— Exercise instructions —
In the forum post below on comparing triangle data, write out the part starting with "Then add the" and going on through "adapt as required.", substituting "second_dict" for each "tritwo".

Comparing a lot of data efficiently

Emile van Sebille emile at
Mon Aug 27 12:21:31 CEST 2001

Using the two dicts you already have, you could rip through one, building a
new dict where the data from the first forms the key of the new:

matches = {}
for ky in trione.keys():
    matches[trione[ky]] = [ky]

Then add the matching triangle from the second to matches:

for ky in tritwo.keys():
    matches[tritwo[ky]] .append(ky)

matches then contains the nodes as the keys with the data per key being the
triangle numbers from trione and tritwo.

This works as long as the data can serve as a key, and the sequence of the
nodes is the same in trione as tritwo.  You'll need to adapt as required.



Emile van Sebille
emile at

"Marcus Stojek" <stojek at> wrote in message
news:MPG.15f43279f613af34989682 at
> Hi,
> first let me say that I'm new to Python and that I really love it.
> Finally I can spend my time solving my problems and not fighting with the
> programming language.
> Okay, here is what I do. I have two files (ASCII), each of them
> containing a huge amount (let's say 100.000) triangles. The format is:
> Number of triangle,number of first node, number of second node , number
> of third node \n
> node are corners of the triangle here. Each node has three coordinates in
> space, but we don't need them here.

— Data provided —
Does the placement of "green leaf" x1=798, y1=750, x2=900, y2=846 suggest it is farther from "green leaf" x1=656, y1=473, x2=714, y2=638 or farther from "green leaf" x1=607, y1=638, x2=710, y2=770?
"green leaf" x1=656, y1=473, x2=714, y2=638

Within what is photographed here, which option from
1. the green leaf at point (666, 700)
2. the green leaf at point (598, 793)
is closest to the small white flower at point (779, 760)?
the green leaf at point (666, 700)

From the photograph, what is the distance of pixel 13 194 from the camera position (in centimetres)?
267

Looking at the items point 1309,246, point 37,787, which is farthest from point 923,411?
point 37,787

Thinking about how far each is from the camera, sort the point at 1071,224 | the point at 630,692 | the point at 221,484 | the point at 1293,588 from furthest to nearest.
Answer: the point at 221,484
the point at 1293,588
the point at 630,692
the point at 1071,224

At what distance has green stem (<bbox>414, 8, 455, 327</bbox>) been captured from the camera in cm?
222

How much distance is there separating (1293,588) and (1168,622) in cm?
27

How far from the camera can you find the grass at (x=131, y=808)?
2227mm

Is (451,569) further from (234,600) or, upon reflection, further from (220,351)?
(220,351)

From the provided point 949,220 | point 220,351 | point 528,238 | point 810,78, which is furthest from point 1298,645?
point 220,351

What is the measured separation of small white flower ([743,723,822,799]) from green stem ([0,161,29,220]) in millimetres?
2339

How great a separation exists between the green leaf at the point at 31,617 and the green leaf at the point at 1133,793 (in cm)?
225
==
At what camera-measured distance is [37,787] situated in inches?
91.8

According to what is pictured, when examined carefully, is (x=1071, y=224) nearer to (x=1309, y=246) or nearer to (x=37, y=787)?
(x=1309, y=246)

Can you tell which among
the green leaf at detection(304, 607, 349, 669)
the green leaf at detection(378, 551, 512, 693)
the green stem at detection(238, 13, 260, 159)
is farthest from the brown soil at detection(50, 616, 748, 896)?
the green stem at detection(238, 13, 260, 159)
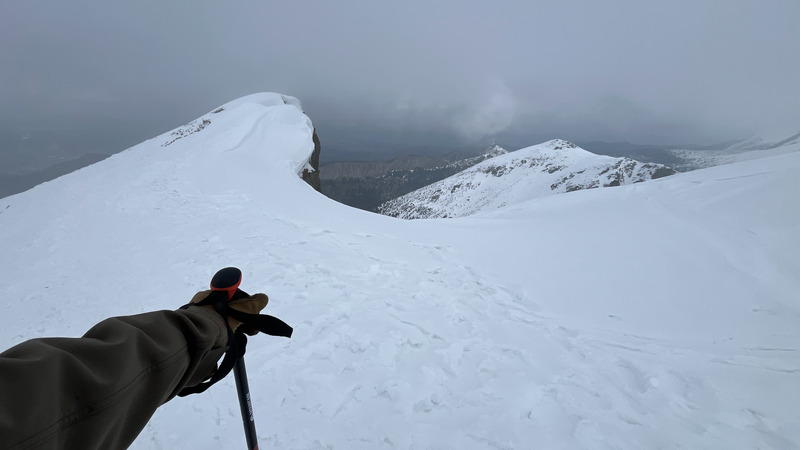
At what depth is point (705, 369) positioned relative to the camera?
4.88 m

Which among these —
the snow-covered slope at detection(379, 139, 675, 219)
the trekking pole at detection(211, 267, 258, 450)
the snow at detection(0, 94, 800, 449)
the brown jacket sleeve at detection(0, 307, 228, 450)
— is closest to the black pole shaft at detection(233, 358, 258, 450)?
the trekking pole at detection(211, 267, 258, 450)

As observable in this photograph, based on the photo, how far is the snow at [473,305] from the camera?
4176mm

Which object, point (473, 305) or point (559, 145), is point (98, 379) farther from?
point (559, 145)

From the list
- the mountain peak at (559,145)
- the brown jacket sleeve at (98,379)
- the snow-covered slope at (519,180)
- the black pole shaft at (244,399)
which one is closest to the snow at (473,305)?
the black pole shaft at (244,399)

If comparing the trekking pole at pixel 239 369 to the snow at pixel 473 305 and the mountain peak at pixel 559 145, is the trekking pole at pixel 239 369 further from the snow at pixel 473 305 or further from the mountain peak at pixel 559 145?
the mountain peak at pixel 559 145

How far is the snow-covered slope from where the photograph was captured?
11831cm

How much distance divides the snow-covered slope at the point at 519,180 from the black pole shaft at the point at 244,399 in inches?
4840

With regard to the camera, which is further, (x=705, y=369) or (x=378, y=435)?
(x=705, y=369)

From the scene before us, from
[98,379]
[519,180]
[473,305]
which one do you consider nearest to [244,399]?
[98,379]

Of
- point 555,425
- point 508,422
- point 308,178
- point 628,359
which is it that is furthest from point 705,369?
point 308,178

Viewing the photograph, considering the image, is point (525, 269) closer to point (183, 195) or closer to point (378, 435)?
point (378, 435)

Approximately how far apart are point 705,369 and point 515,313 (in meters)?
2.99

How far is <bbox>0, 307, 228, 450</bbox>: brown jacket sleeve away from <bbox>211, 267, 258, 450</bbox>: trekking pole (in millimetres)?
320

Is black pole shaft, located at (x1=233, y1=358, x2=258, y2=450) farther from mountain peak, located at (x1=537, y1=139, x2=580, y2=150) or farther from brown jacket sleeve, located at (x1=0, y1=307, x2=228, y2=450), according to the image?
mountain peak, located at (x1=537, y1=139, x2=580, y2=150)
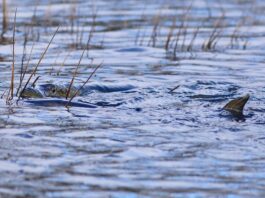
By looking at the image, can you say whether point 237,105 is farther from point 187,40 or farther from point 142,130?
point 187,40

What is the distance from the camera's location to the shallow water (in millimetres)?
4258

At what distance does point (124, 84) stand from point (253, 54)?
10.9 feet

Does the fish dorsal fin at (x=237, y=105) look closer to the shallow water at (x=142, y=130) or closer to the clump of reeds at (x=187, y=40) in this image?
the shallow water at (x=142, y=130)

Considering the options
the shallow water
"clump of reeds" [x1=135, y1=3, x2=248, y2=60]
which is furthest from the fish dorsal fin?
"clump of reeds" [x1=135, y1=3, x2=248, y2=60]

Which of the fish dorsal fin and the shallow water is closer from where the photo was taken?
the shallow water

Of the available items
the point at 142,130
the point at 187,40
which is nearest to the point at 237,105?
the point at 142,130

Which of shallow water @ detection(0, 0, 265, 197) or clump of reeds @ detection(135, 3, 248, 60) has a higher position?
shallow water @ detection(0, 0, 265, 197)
==
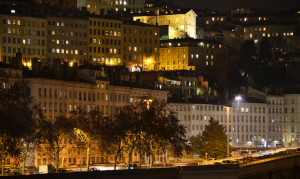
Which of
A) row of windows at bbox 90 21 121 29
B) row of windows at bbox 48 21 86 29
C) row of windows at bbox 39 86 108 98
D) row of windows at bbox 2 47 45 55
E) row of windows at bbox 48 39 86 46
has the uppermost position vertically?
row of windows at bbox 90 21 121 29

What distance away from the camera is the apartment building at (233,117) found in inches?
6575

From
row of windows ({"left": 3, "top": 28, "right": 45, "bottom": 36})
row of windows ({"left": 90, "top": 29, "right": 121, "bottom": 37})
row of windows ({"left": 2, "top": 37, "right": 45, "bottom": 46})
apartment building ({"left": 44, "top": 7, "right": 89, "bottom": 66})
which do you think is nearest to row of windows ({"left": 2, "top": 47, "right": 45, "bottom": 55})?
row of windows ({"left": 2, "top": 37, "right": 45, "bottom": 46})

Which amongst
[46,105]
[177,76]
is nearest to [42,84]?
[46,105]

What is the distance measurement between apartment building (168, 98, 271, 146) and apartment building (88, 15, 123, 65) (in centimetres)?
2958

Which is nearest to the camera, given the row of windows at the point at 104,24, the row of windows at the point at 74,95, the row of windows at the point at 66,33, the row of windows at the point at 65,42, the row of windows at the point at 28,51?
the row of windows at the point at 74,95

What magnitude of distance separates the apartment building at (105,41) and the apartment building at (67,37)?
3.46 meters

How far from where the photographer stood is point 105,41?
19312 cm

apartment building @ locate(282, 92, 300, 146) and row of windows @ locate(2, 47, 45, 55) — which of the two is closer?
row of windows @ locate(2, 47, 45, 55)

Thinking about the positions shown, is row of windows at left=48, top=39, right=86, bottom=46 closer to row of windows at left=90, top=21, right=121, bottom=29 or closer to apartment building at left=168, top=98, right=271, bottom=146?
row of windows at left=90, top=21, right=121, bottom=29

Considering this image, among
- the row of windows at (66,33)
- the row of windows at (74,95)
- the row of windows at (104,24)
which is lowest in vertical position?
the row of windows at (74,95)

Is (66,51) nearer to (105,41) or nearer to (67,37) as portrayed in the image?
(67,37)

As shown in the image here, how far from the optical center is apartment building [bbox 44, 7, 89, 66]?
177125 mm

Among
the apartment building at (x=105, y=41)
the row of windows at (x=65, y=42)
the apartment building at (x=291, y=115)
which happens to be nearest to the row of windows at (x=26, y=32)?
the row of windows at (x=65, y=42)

— Answer to this exercise —
Then add the matching triangle from the second to matches:

for ky in second_dict.keys():
    matches[second_dict[ky]] .append(ky)

matches then contains the nodes as the keys with the data per key being the
triangle numbers from trione and second_dict.

This works as long as the data can serve as a key, and the sequence of the
nodes is the same in trione as second_dict.  You'll need to adapt as required.